Meglio vaccinarli subito con la dose pediatrica o aspettare quella intera?

«La scelta è indifferente» risponde la dottoressa Bozzola. «Se il compleanno è a dicembre si può fare tranquillamente il ciclo da adulti. Se invece i 12 anni cadono più in là consiglio di iniziare subito a proteggersi con la prima dose pediatrica. Non è una vaccinazione poco efficace, anzi! Già con questo quantitativo si raggiunge un’efficacia del 90,7%».


Per prenotare i vaccini pediatrici si segue lo stesso iter previsto per gli adulti. Le info regione per regione si trovano tutte all’indirizzo https://bit.ly/3pFFuGW


Il parere della psicologa

Una responsabilità che si deve condividere

«Mamma scordatelo, io non mi vaccino!». Quando mia figlia di 11 anni, un po’ per gioco, un po’ per provocarmi, mi ha fatto sapere con la consueta grazia da preadolescente come la pensa sull’iniezione anticovid, tutte le mie certezze pro vax hanno cominciato a sgretolarsi. Il mio cuore di mamma ha iniziato a insinuarmi mille dubbi: «E se per colpa mia dovesse venirle qualcosa, magari un effetto collaterale ancora sconosciuto? E se si scatenasse un’allergia?».

Visto che non sono certo l’unica mamma a sentirsi così, chiedo aiuto a Anna Oliverio Ferraris, conosciutissima psicologa dell’età evolutiva. Oltre a essere autrice di decine di libri su genitori e figli, la professoressa Ferraris ha scritto in passato un saggio sulla paura che paralizza le nostre scelte (Psicologia della paura, Bollati Boringhieri). Chi può aiutarmi meglio di lei? Quando la chiamo, la prima cosa che mi spiega è che i miei timori e quelli degli altri genitori sono spiegabili anche se irrazionali.
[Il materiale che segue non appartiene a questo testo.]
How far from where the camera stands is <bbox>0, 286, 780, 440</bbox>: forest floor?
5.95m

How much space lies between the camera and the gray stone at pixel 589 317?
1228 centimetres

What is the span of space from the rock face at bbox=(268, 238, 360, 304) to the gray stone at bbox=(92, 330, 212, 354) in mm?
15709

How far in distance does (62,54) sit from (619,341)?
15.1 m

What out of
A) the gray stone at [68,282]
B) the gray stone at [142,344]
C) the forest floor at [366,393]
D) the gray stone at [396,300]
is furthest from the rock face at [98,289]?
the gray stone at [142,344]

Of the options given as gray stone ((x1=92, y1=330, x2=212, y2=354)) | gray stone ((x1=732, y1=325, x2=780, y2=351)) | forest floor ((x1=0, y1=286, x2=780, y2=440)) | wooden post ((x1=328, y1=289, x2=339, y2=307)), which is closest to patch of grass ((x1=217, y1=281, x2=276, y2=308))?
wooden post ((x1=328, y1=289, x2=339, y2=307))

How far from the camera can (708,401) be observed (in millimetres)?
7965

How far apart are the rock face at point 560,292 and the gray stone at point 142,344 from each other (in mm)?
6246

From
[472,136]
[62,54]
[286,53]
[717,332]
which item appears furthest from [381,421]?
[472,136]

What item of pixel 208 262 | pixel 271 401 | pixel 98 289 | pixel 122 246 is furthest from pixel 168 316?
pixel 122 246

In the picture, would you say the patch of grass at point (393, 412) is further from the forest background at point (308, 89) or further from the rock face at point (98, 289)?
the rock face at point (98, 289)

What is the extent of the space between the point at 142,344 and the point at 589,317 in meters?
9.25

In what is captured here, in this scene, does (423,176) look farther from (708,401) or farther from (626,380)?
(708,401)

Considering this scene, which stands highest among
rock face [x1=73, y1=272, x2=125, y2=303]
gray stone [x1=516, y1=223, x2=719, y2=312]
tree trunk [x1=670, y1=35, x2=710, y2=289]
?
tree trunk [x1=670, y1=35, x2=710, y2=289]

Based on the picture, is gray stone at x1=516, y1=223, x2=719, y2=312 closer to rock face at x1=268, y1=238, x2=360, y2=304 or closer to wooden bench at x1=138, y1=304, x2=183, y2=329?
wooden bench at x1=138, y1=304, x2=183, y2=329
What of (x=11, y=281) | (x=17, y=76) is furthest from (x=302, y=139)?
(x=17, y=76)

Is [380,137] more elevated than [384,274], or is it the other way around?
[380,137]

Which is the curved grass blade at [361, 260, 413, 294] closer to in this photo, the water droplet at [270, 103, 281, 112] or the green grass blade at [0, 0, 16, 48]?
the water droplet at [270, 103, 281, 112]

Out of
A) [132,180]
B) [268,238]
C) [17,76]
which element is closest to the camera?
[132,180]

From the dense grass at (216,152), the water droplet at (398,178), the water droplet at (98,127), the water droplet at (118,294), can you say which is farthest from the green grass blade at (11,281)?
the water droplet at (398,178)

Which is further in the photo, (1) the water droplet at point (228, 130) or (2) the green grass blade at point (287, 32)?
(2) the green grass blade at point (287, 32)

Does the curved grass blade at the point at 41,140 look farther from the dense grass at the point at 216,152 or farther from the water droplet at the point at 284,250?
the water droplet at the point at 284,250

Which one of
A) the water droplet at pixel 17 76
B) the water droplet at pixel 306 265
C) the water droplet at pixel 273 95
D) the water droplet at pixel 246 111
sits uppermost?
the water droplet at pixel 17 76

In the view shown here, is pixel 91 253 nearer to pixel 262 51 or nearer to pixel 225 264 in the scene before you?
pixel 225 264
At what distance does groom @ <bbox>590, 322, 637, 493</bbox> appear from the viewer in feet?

«Portare un bimbo sano a vaccinarsi non è come curare un figlio già malato: è un po’ come se emotivamente si sentisse una doppia responsabilità» spiega. «Fino a oggi lo abbiamo sempre fatto senza remore, considerandola una routine. La differenza adesso è il modo in cui siamo stati informati». Durante la pandemia infatti è successo qualcosa di diverso. La scienza ha fatto il suo percorso e in questi due anni, un passo dopo l’altro, ha costruito certezze sempre più tranquillizzanti, anche per quanto riguarda i vaccini. Ma i continui dibattiti, le posizioni contraddittorie urlate dai media hanno creato l’effetto contrario. «Una parte delle famiglie oggi si sente confusa e sola nel prendere una decisione. E nel farlo su una questione di cui, per forza di cose, non capiamo tutto».

Noi genitori, mi spiega sempre la psicologa, siamo in una posizione scomoda. Un modo per scrollarsi l’ansia di dosso però c’è. «Dobbiamo
spostare la responsabilità su chi ne sa. Un pediatra, un medico competente che prenda su di sé il carico della scelta: a loro va affidata la valutazione. Ricordando che il compito dei genitori non è quello di fare il medico, ma di mettere i figli nelle migliori mani possibili. L’alternativa è documentarsi per bene, ma da fonti certe, senza lasciarsi coinvolgere dalle chiacchiere. Perché la paura è più contagiosa del Covid».